_EXTRACTED TEXT_.
######
# best bottle to feed baby goats



## kyla mire (Jun 1, 2015)

What is the best bottle to feed baby goats?
Right now I'm using a baby bottle I ordered some lamb bottles n nipples but won't b in until 2 weeks I need to get some sooner then 2 weeks I'm feeding 4 babies


----------



## Pioneer Chicken (Jun 3, 2015)

This is what I use for my kids; you could also possibly use a plastic coke or water bottle: http://hoeggerfarmyard.com/xcart/Lamb-and-Kid-Feeding-Bottle.html

I really like the clear lamb nipples from Tractor supply; great for kids which are picky about the plasticy/ rubbery Pritchard nipples or that are started later in life on the bottle. http://www.tractorsupply.com/en/store/producers-pridereg;-pritchard-nipples-pack-of-2 

Hoegger also has a soft lamb nipple that I like.  http://hoeggerfarmyard.com/xcart/Control-flow-Pop-Bottle-Nipple.html

Hope that helps!


----------



## Pearce Pastures (Jun 8, 2015)

We use pop bottles and two types of nipples: for boer babies we use gray lambar nipples and for our little Nigerians we use pritchard nipples.


----------



## kyla mire (Jun 8, 2015)

K thanks I'm still waiting for mine to come in so for now it's baby bottles but I found a baby bottle nipple that's x cut n working great


----------



## GLENMAR (Jun 8, 2015)

I'm using human bottles from Walmart.     Human nipples too, but the pop bottle nipples from Hoggers fit on them too. I am using both human and the pop bottle nipples.


----------



## lkmartin1230 (Jul 6, 2015)

Use human bottles for sure. My weaker kids usually have a hard time latching to the actual lamb and kid tops.


----------
######
_TASKS_.
• A. From the goat bottle thread, return the passage that begins at the words "This is what" and stops after "Hope that helps!".
• B. Answer these questions using the goat bottle thread:
(i) How many babies was kyla mire feeding?
(ii) Which nipples does Pearce Pastures use for its Nigerian babies?
(iii) Where did GLENMAR get the human bottles?

_INPUT DATA_.
######
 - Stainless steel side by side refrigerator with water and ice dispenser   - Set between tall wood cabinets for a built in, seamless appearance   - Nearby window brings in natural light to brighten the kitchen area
######
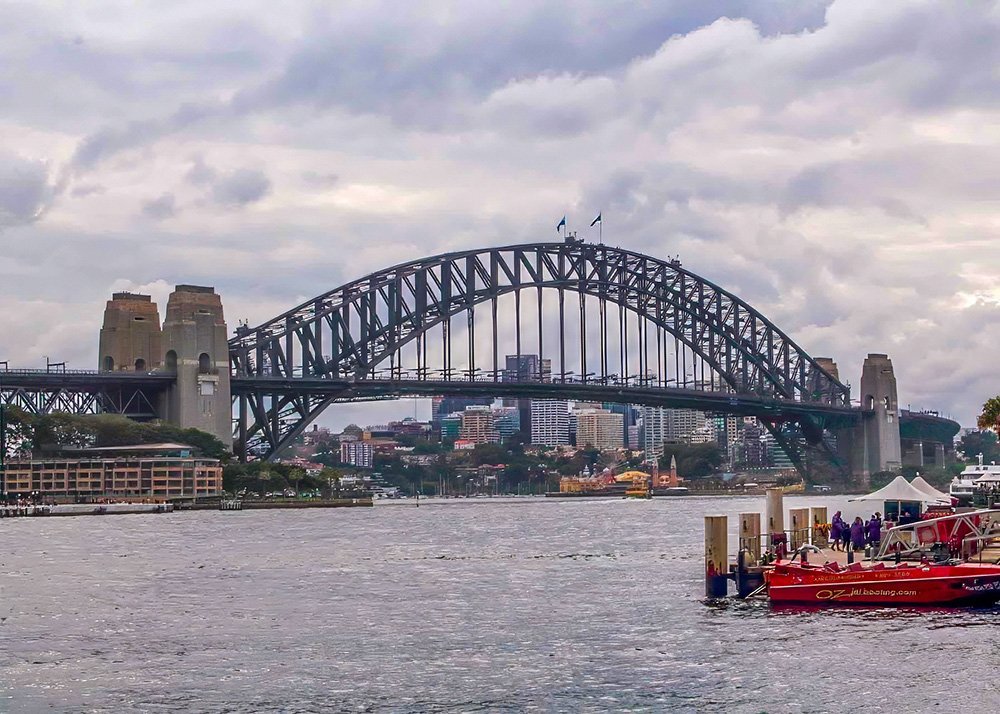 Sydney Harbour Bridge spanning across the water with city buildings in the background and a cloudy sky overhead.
######
_SOLUTIONS PER TASK_.
• A.
This is what I use for my kids; you could also possibly use a plastic coke or water bottle: http://hoeggerfarmyard.com/xcart/Lamb-and-Kid-Feeding-Bottle.html

I really like the clear lamb nipples from Tractor supply; great for kids which are picky about the plasticy/ rubbery Pritchard nipples or that are started later in life on the bottle. http://www.tractorsupply.com/en/store/producers-pridereg;-pritchard-nipples-pack-of-2 

Hoegger also has a soft lamb nipple that I like.  http://hoeggerfarmyard.com/xcart/Control-flow-Pop-Bottle-Nipple.html

Hope that helps!

• B.
(i) Four.
(ii) Pritchard nipples.
(iii) Walmart.